Zadanie
Wypisz dosłownie tę część poniższego fragmentu tekstu, która biegnie od słów „Rey publicznie sugerował” do słów „redaktorów naszego portalu.”.

Fragment tekstu
------

Rey publicznie sugerował też, że nasze medium stało za wymierzoną w niego „akcją ulotkową” w Dobczycach (anonimowi sprawcy pomawiali go o pedofilię), a także twierdził, że „portal Kresy.pl jest organizacyjnie powiązany z Ruchem Narodowym”. Tym samym bez wskazania najmniejszych przesłanek zarzucał nam bycie partyjnym organem. Posunął się też do kolejnej insynuacji, publikując wypowiedzi jednego z internetowych „hejterów” w sposób sugerujący, że ich autorem był Skalski, wówczas jeden z redaktorów naszego portalu.
Rey jako administrator strony „Rosyjska V kolumna w Polsce” spreparował też fotomontaż, na którym lider AWPL Waldemar Tomaszewski odznaczony został „orderem stonki”, co miało sugerować, że jest wykonawcą interesów rosyjskich. Jednocześnie zamieścił on pozbawioną jakiegokolwiek związku z rzeczywistością informację, że AWPL pobiera pieniądze z budżetu polskiego.
„W tym wypadku paszkwilant wyciera sobie buzię polskim patriotyzmem, choć można mieć uzasadnione wątpliwości czy na pewno o polski patriotyzm tu chodzi, zważywszy na wypowiedź w Telewizji Republika, w której wspomniany celebryta oświadczył, że forma bliższej współpracy i asocjacji [Polaków, Litwinów i Ukraińców], ale tym razem na równych zasadach, jest marzeniem wielu polskich patriotów, a nawet patriotów Rzeczypospolitej, bez przymiotnika „polskiej” koniecznie. Jak widać, zjawisko atakowania polskości w jej wileńskiej odmianie nie jest wcale domeną ludzi, którzy od patriotyzmu, przynajmniej deklaratywnie, się dystansują” – pisaliśmy w marcu 2015 roku.
Rey dopuścił się również publicznego zniesławienia polskiej dziennikarki ze Lwowa, Mari Pyż-Pakosz. W swoim oświadczeniu dziennikarka polskiego Radia Lwów Maria Pyż zapowiada, że wytoczy sprawę sądową w związku ze zniesławieniem jej i jej rodziny, którego dopuścił się Marcin Rey.

------

Dane wejściowe
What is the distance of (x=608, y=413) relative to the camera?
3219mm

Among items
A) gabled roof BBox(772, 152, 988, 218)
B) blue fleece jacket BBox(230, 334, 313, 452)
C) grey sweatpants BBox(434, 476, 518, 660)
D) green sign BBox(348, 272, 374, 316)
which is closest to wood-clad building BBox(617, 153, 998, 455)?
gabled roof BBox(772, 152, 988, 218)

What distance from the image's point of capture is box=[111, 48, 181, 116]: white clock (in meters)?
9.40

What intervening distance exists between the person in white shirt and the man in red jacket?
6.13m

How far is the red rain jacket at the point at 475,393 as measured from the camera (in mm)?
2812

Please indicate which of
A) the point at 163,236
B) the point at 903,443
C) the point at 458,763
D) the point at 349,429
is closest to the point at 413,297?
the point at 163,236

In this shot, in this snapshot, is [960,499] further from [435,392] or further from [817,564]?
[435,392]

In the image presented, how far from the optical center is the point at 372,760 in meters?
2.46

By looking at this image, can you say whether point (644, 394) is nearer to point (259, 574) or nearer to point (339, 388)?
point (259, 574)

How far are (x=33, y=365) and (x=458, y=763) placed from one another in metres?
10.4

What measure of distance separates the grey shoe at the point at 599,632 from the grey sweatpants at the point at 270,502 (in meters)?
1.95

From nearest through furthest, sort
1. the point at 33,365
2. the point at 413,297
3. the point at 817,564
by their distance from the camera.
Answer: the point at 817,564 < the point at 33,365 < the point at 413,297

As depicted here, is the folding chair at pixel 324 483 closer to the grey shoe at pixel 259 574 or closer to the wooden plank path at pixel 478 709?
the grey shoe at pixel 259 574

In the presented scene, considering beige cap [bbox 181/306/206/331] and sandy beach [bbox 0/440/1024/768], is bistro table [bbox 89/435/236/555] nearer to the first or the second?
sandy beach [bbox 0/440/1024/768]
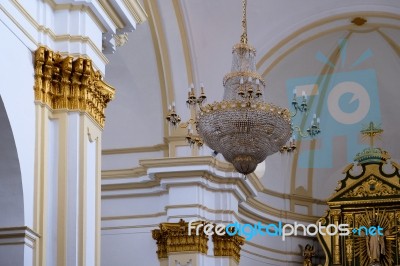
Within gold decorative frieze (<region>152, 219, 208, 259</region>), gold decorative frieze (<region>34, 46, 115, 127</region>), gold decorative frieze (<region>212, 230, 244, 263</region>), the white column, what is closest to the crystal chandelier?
gold decorative frieze (<region>34, 46, 115, 127</region>)

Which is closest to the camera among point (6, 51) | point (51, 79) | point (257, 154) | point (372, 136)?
point (6, 51)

------

Odpowiedź
Rey publicznie sugerował też, że nasze medium stało za wymierzoną w niego „akcją ulotkową” w Dobczycach (anonimowi sprawcy pomawiali go o pedofilię), a także twierdził, że „portal Kresy.pl jest organizacyjnie powiązany z Ruchem Narodowym”. Tym samym bez wskazania najmniejszych przesłanek zarzucał nam bycie partyjnym organem. Posunął się też do kolejnej insynuacji, publikując wypowiedzi jednego z internetowych „hejterów” w sposób sugerujący, że ich autorem był Skalski, wówczas jeden z redaktorów naszego portalu.